Please filter the data below down to the lines holding the string "granularity".

Segment Start: Records supplied

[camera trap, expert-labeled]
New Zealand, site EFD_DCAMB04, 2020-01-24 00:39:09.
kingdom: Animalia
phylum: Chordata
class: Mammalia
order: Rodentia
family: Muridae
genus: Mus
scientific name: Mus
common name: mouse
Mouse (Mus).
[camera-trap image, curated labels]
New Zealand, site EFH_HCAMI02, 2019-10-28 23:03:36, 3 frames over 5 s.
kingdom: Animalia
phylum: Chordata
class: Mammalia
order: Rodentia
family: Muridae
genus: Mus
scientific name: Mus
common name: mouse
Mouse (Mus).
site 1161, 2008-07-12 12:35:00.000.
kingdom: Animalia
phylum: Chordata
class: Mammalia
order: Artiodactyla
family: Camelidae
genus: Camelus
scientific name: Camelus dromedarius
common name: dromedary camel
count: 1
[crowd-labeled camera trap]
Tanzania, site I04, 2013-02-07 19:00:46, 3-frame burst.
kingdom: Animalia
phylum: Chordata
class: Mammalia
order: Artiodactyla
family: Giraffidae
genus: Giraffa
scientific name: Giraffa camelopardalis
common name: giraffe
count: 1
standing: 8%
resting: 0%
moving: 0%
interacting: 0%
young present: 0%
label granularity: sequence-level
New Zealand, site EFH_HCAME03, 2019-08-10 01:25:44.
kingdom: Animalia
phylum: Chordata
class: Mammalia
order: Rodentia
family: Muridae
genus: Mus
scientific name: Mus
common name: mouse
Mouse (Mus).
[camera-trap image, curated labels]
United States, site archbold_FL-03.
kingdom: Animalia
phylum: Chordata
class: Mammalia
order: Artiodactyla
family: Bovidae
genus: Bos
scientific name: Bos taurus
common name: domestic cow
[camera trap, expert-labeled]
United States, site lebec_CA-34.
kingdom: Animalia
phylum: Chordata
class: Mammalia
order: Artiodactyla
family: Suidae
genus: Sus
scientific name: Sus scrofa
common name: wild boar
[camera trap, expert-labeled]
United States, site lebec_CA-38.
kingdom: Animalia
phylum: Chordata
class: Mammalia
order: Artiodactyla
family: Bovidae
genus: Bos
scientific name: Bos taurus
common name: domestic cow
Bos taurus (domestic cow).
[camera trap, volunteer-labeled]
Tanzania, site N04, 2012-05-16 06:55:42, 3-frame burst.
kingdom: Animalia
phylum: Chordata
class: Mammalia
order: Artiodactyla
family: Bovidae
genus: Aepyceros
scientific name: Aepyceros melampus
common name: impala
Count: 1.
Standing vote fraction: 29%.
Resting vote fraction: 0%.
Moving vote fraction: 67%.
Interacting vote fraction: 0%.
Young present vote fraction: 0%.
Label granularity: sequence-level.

Segment End: Records supplied

• Answer to this exercise:
label granularity: sequence-level
Label granularity: sequence-level.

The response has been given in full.